§ **REQUIRED WORK**
Word for word, restate every line from the one with "Knockout of a" through the end of the records below, both included, and add nothing.

§ **Collected data entries**
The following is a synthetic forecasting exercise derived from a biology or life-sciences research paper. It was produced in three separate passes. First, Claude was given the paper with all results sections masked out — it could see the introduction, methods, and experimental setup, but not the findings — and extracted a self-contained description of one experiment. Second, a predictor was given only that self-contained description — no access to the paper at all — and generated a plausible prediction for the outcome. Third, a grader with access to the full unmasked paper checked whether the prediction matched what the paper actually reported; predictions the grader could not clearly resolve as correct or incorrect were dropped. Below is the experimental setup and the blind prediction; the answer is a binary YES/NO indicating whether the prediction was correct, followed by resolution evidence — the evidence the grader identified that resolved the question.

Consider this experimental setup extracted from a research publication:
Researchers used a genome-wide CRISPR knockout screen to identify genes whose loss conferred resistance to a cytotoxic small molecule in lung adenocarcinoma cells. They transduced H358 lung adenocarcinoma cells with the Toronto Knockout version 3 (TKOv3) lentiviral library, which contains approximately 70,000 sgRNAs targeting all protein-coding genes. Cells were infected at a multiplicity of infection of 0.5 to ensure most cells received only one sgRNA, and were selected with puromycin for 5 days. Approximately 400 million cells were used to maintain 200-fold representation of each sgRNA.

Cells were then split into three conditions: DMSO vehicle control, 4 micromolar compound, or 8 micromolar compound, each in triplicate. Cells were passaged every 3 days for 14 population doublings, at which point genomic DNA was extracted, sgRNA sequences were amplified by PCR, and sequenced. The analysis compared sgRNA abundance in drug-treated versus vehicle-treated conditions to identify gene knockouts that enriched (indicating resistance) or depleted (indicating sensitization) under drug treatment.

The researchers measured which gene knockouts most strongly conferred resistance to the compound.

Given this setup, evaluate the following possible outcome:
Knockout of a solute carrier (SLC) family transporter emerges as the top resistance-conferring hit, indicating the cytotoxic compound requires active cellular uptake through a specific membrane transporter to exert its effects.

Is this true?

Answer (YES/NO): NO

§ **EXPECTED ANSWER**
Knockout of a solute carrier (SLC) family transporter emerges as the top resistance-conferring hit, indicating the cytotoxic compound requires active cellular uptake through a specific membrane transporter to exert its effects.

Is this true?

Answer (YES/NO): NO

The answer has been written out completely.